■ **REQUIREMENT**
Quote every line of the material beneath this one.

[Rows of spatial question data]
++++++
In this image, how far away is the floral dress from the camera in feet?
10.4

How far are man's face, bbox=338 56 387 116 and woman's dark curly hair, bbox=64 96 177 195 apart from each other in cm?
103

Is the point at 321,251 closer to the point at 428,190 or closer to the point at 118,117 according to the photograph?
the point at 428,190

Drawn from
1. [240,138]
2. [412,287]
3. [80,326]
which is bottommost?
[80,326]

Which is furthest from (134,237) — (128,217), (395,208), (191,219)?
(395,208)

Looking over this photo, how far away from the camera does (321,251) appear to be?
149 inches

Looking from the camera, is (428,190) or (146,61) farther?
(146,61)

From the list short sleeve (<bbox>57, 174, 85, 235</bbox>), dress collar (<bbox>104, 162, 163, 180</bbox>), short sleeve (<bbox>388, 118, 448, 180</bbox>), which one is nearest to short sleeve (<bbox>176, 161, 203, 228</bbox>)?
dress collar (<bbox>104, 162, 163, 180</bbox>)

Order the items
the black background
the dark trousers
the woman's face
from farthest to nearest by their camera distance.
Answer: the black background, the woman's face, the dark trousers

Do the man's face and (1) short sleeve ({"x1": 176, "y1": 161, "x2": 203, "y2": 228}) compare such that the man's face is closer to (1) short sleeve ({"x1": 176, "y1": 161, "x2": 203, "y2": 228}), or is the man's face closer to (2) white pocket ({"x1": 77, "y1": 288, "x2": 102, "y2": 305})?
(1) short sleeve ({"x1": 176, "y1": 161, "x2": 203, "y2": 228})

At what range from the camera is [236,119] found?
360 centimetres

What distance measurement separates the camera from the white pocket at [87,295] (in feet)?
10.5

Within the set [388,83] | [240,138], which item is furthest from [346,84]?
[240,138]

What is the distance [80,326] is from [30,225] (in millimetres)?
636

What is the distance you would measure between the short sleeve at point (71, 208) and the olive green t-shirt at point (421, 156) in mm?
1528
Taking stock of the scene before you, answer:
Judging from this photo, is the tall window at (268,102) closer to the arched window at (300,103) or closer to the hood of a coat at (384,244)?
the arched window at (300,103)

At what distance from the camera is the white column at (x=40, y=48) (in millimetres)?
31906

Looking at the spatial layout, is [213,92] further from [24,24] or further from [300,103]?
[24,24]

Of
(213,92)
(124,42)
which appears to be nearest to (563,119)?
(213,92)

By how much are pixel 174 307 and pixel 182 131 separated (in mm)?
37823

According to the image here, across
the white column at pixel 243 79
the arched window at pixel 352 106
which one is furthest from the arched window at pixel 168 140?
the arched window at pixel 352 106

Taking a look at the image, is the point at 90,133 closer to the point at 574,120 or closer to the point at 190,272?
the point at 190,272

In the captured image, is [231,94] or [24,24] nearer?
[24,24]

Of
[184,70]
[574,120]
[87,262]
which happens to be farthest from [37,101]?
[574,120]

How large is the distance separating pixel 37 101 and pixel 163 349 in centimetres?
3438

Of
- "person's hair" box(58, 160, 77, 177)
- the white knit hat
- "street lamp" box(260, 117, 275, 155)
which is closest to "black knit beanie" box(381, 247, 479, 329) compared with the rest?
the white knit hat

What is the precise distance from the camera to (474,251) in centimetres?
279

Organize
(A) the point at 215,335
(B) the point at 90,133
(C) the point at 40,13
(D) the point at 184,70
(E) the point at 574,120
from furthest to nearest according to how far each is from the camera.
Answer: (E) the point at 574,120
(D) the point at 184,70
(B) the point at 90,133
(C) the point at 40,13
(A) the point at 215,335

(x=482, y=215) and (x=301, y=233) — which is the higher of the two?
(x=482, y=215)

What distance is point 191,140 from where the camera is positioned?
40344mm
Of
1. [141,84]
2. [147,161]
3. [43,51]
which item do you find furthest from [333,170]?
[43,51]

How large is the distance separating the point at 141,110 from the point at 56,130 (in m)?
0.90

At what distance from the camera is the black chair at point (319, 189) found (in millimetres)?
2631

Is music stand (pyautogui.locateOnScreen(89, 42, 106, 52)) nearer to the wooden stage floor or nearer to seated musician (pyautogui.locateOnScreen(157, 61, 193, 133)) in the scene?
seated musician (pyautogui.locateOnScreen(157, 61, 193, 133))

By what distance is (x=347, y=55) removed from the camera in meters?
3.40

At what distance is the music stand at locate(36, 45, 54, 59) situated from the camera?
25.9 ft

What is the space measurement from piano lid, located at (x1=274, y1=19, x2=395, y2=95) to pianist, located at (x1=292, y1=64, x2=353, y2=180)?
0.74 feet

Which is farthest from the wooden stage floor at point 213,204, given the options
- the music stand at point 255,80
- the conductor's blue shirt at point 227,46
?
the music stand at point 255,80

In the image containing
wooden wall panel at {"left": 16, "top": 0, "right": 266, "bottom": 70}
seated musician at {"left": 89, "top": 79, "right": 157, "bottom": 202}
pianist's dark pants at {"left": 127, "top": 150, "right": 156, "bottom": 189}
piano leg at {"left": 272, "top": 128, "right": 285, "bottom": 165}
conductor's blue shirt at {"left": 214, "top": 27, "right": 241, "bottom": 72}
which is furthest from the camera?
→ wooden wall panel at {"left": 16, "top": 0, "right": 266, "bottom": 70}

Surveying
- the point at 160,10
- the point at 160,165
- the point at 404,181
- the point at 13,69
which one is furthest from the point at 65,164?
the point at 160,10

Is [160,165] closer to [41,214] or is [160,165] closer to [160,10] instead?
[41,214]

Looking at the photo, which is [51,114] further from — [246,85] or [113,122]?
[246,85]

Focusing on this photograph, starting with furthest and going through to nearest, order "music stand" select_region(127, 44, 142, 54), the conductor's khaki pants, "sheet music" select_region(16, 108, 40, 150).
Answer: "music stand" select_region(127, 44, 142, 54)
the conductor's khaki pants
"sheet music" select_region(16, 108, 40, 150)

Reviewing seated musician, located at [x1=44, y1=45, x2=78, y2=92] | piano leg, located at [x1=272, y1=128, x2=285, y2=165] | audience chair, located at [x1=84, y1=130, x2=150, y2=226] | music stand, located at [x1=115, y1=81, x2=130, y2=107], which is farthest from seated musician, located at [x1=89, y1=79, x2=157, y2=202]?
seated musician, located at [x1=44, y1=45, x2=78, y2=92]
++++++
■ **SOLUTION FOR THIS EXERCISE**
In this image, how far away is the floral dress from the camera in feet?
10.4

How far are man's face, bbox=338 56 387 116 and woman's dark curly hair, bbox=64 96 177 195 apart from each other in cm?
103

Is the point at 321,251 closer to the point at 428,190 or closer to the point at 118,117 according to the photograph?
the point at 428,190

Drawn from
1. [240,138]
2. [412,287]
3. [80,326]
which is bottommost?
[80,326]

Which is furthest from (134,237) — (128,217), (395,208), (191,219)?
(395,208)

Looking over this photo, how far away from the camera does (321,251) appear to be?
149 inches

Looking from the camera, is (428,190) or (146,61) farther?
(146,61)

From the list short sleeve (<bbox>57, 174, 85, 235</bbox>), dress collar (<bbox>104, 162, 163, 180</bbox>), short sleeve (<bbox>388, 118, 448, 180</bbox>), which one is nearest to short sleeve (<bbox>176, 161, 203, 228</bbox>)?
dress collar (<bbox>104, 162, 163, 180</bbox>)

Order the items
the black background
the dark trousers
the woman's face
from farthest to nearest by their camera distance.
Answer: the black background, the woman's face, the dark trousers

Do the man's face and (1) short sleeve ({"x1": 176, "y1": 161, "x2": 203, "y2": 228}) compare such that the man's face is closer to (1) short sleeve ({"x1": 176, "y1": 161, "x2": 203, "y2": 228}), or is the man's face closer to (2) white pocket ({"x1": 77, "y1": 288, "x2": 102, "y2": 305})?
(1) short sleeve ({"x1": 176, "y1": 161, "x2": 203, "y2": 228})

At what range from the camera is [236,119] found?
360 centimetres

What distance measurement separates the camera from the white pocket at [87,295] (in feet)?
10.5

Within the set [388,83] | [240,138], which item is furthest from [346,84]?
[240,138]

What is the distance [80,326] is from [30,225] (in millimetres)?
636

What is the distance you would measure between the short sleeve at point (71, 208) and the olive green t-shirt at point (421, 156) in mm?
1528
Taking stock of the scene before you, answer:
Judging from this photo, is the tall window at (268,102) closer to the arched window at (300,103) or closer to the hood of a coat at (384,244)?
the arched window at (300,103)

At what distance from the camera is the white column at (x=40, y=48) (in millimetres)?
31906

Looking at the spatial layout, is [213,92] further from [24,24] or further from [300,103]?
[24,24]

Of
(213,92)
(124,42)
which appears to be nearest to (563,119)?
(213,92)

By how much are pixel 174 307 and pixel 182 131 separated (in mm)?
37823

According to the image here, across
the white column at pixel 243 79
the arched window at pixel 352 106
which one is furthest from the arched window at pixel 168 140?
the arched window at pixel 352 106

Taking a look at the image, is the point at 90,133 closer to the point at 574,120 or closer to the point at 190,272?
the point at 190,272

In the captured image, is [231,94] or [24,24] nearer?
[24,24]

Of
[184,70]
[574,120]
[87,262]
which happens to be farthest from [37,101]?
[574,120]

How large is the distance separating pixel 37 101 and pixel 163 349 in centimetres?
3438

Of
- "person's hair" box(58, 160, 77, 177)
- the white knit hat
- "street lamp" box(260, 117, 275, 155)
which is closest to "black knit beanie" box(381, 247, 479, 329) compared with the rest?
the white knit hat

What is the precise distance from the camera to (474,251) in centimetres?
279

Organize
(A) the point at 215,335
(B) the point at 90,133
(C) the point at 40,13
(D) the point at 184,70
(E) the point at 574,120
from furthest to nearest according to how far each is from the camera.
Answer: (E) the point at 574,120
(D) the point at 184,70
(B) the point at 90,133
(C) the point at 40,13
(A) the point at 215,335

(x=482, y=215) and (x=301, y=233) — which is the higher of the two?
(x=482, y=215)

What distance is point 191,140 from where the camera is positioned?
40344mm
Of
1. [141,84]
2. [147,161]
3. [43,51]
which item do you find furthest from [333,170]?
[43,51]

How large is the distance separating the point at 141,110 from the point at 56,130 (in m)?
0.90

At what distance from the camera is the black chair at point (319, 189) found (in millimetres)?
2631

Is music stand (pyautogui.locateOnScreen(89, 42, 106, 52)) nearer to the wooden stage floor or nearer to seated musician (pyautogui.locateOnScreen(157, 61, 193, 133)) in the scene?
seated musician (pyautogui.locateOnScreen(157, 61, 193, 133))

By what distance is (x=347, y=55) removed from the camera in meters?
3.40

At what distance is the music stand at locate(36, 45, 54, 59) situated from the camera?
25.9 ft

What is the space measurement from piano lid, located at (x1=274, y1=19, x2=395, y2=95) to pianist, located at (x1=292, y1=64, x2=353, y2=180)?
0.74 feet

Which is farthest from the wooden stage floor at point 213,204, given the options
- the music stand at point 255,80
- the conductor's blue shirt at point 227,46
?
the music stand at point 255,80

In the image containing
wooden wall panel at {"left": 16, "top": 0, "right": 266, "bottom": 70}
seated musician at {"left": 89, "top": 79, "right": 157, "bottom": 202}
pianist's dark pants at {"left": 127, "top": 150, "right": 156, "bottom": 189}
piano leg at {"left": 272, "top": 128, "right": 285, "bottom": 165}
conductor's blue shirt at {"left": 214, "top": 27, "right": 241, "bottom": 72}
which is furthest from the camera?
→ wooden wall panel at {"left": 16, "top": 0, "right": 266, "bottom": 70}

Surveying
- the point at 160,10
- the point at 160,165
- the point at 404,181
- the point at 13,69
which one is furthest from the point at 65,164?
the point at 160,10

Is [160,165] closer to [41,214] or is [160,165] closer to [160,10] instead?
[41,214]

Looking at the photo, which is [51,114] further from — [246,85] or [113,122]?
[246,85]

Focusing on this photograph, starting with furthest and going through to nearest, order "music stand" select_region(127, 44, 142, 54), the conductor's khaki pants, "sheet music" select_region(16, 108, 40, 150).
Answer: "music stand" select_region(127, 44, 142, 54)
the conductor's khaki pants
"sheet music" select_region(16, 108, 40, 150)

Reviewing seated musician, located at [x1=44, y1=45, x2=78, y2=92] | piano leg, located at [x1=272, y1=128, x2=285, y2=165] | audience chair, located at [x1=84, y1=130, x2=150, y2=226] | music stand, located at [x1=115, y1=81, x2=130, y2=107], which is farthest from seated musician, located at [x1=89, y1=79, x2=157, y2=202]?
seated musician, located at [x1=44, y1=45, x2=78, y2=92]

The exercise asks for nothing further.